ТЕКСТ СТРАНИЦЫ
= = = = =

Не часто приходится мне проходить по этой парадной парижской улице былых дворцов и особняков, по-здешнему – «отель партикулье», где размещаются ныне посольства, издательства и канцелярии министерств, – по рю Гренель, а когда все же прохожу, то не задерживаюсь ни у дворца, где был салон мадам де Сталь и где жил Сен- Симон, ни у того, где чуть ли не всю жизнь прожил Альфред де Мюссе, откуда он отправился в Венецию с Жорж Санд и где висят нынче в новом музее Майоля картины моего московского друга Володи Янкилевского, ни у большого дворца Эстре, где столетие назад ночевали последний русский император с супругой, а потом располагалось русское посольство, а вот у небольшого дворца по соседству остановлюсь непременно хоть на минуту, и с неизбежностью зазвучит в ушах песня славного московского поэта:
Отчего-то помнится мне, что была там поначалу Наталия, в этой песне, но теперь на пластинке у меня точно – Амалия, а в последнее время стал замечать за собой, что губы мои невольно произносят Цецилию:
Старый дворец помнит, конечно, и юного русского подпоручика, и молоденькую вдову – графиню Цецилию Беранже, и тайную дверь, ведущую в сад, и малышку Габриэль… Только где они все нынче, через сто восемьдесят лет? А тогда, в 1814-м…
После двух тяжких лет войны, в прекрасный солнечный день апреля русская армия вошла тогда в Париж. Легко представить себе восторг победителей, оказавшихся наконец в долгожданном, столь прекрасном, не напрасно прославленном городе. Да что там город! И те, кто мечтали скорей вернуться в родную деревушку, были без меры счастливы – уцелели… Да и те, кто смутно уже видел окружающее, тоже ликовали: винные погреба были распахнуты уже и при вступлении войск, еще на северной окраине столицы. И что может показаться странным – ликовали и побежденные парижане. Какое, к черту, завоевание мира – война окончена! Мальчишки толпой бегали за казаками, возглашая: «Рюс! Рюс!» «О, какое это было счастливое время! – восклицал чуть не полвека спустя в своих «Воспоминаниях русского офицера» один из тогдашних счастливых победителей. – Верно, никто из нас его не забудет!»

= = = = =

ОПИСАНИЕ ЗАДАНИЯ
Продолжите приведенный выше текст о рю Гренель и русской армии в Париже 1814 года, начав сразу после его последнего предложения.

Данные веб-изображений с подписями
= = = = =

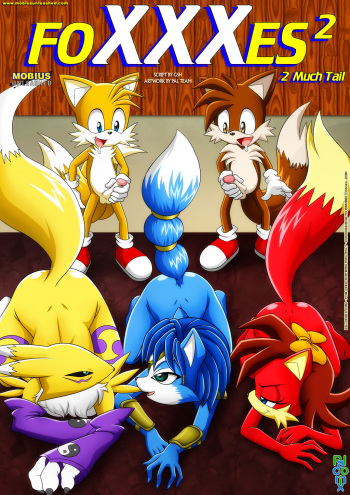 [Mobius Unleashed (Palcomix)] Foxxxes² - 2 Much Tail (Sonic The Hegdehog, Digimon) cover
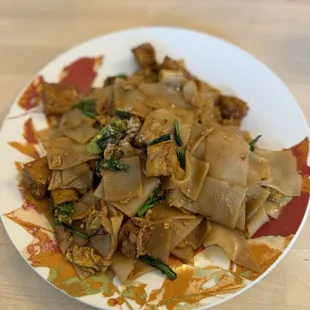 Pad See Ew Noodle Plate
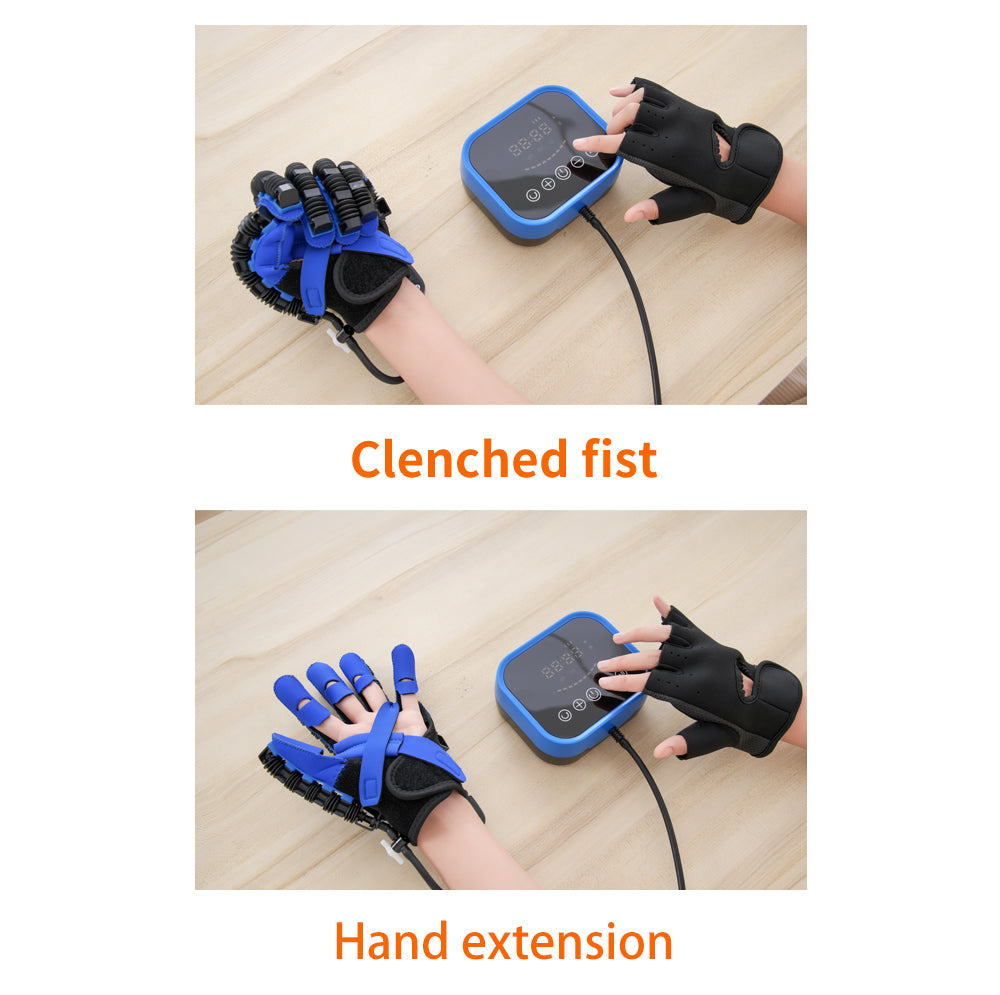HP24The intelligent finger rehabilitation training instrument can adapt to the training of multiple fingers at the same time, and the simulation effect is good.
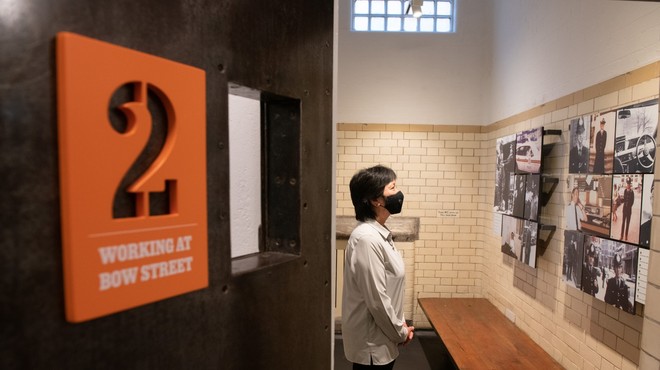 Stare zaporne celice na londonski policijski postaji spremenili v muzej (foto: profimedia)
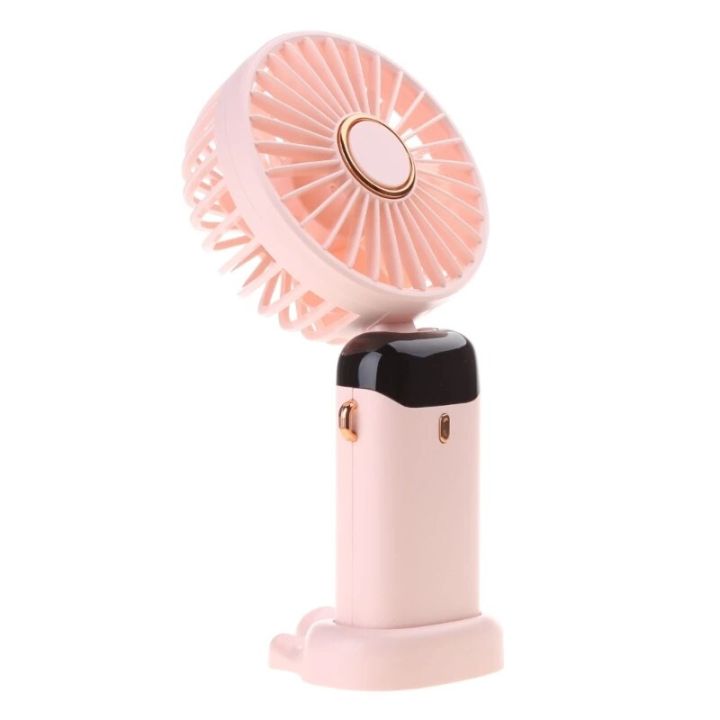 Portable%20Handheld%20Fan%205%20Speeds%203000mAh%20Mini%20Pocket%20Fan%20Rechargeable%202.5W%20Powerful%20Wind%20Phone%20Holder%20Design%20Fans%20-%20Image%204
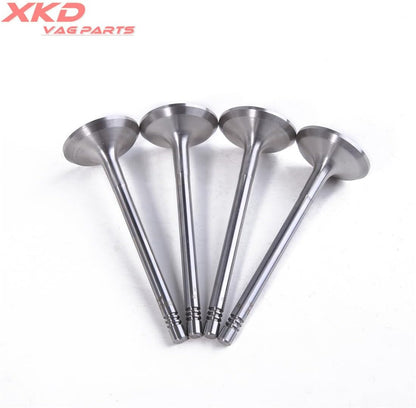 ya 10 9.16 baidi Intake Valves Set for VW for JETTA for Golf Beetle for Passat for Audi A3 for A4 for SEAT 1.6 8V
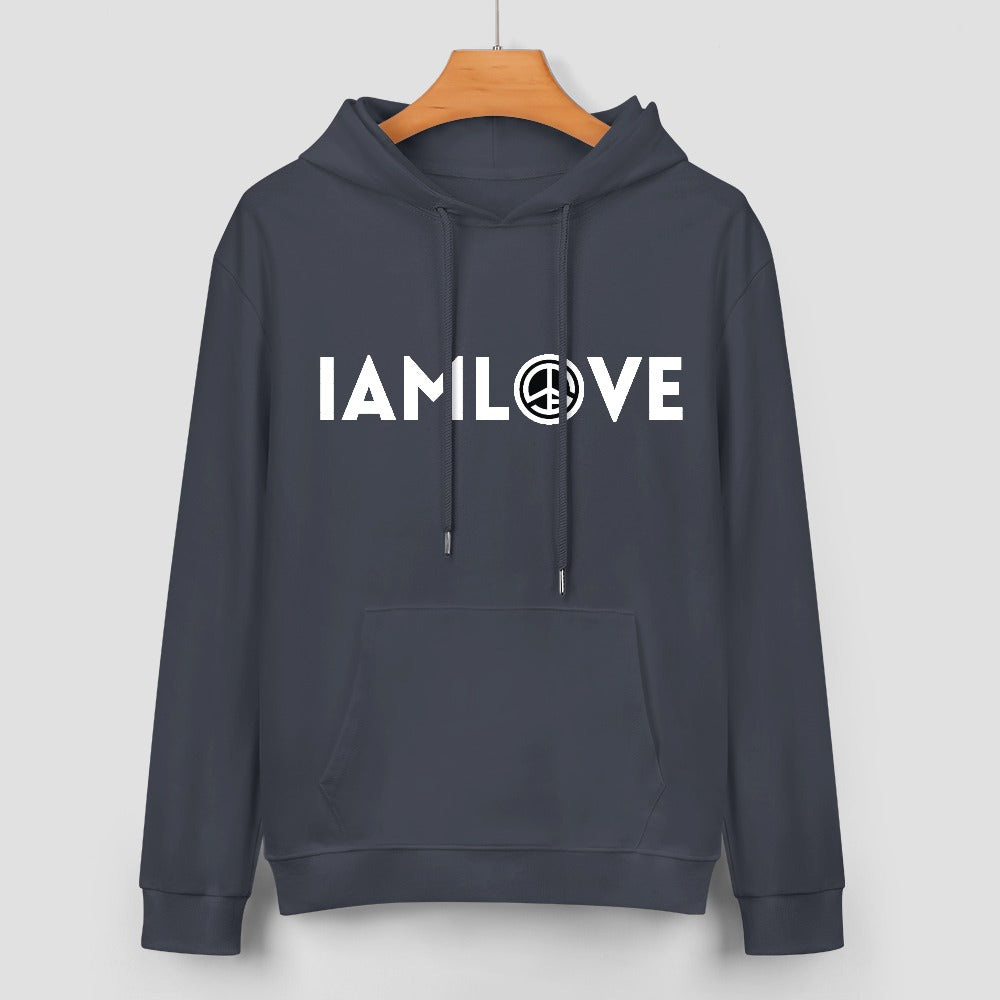 I AM LOVE — Cotton Hoodie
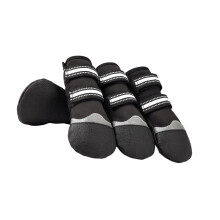 Dog Shoes Feet Cover Walking Booties for Large to Small Pet-XS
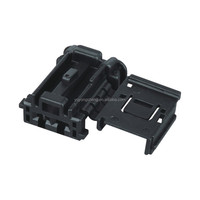 Connecteur automobile femelle 2 broches pour feux de freinage, feux arrière et feux de plaque d'immatriculation Peugeot Citroën Prise 98817-1021 988171021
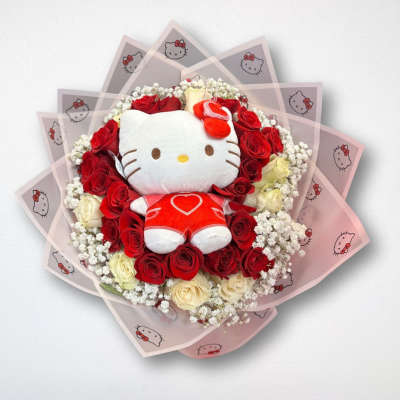 Hello Kitty Blooms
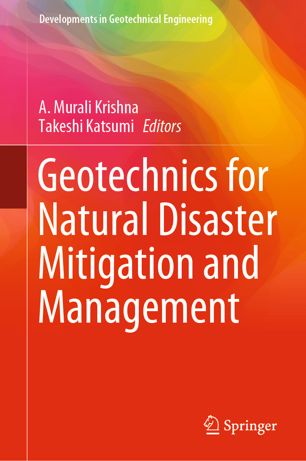 Geotechnics for Natural Disaster Mitigation and Management (2024)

= = = = =

ОТВЕТ
Случай привел поручика во дворец…
Офицера этого (всего-навсего подпоручика) звали Николай Лорер, и было ему в ту пору двадцать годков. Переночевав с друзьями вповалку в первом попавшемся доме после утомительного дня вступления в Париж, отправился он наутро в Вавилонские казармы, где стоял его полк, и увидел, что батальонный командир полковник С. ходит по двору, размахивая «билетом на постой». Там был и адрес: «Фобур Сен-Жермен, улица Гренель 81, Дворец графа Буажелен».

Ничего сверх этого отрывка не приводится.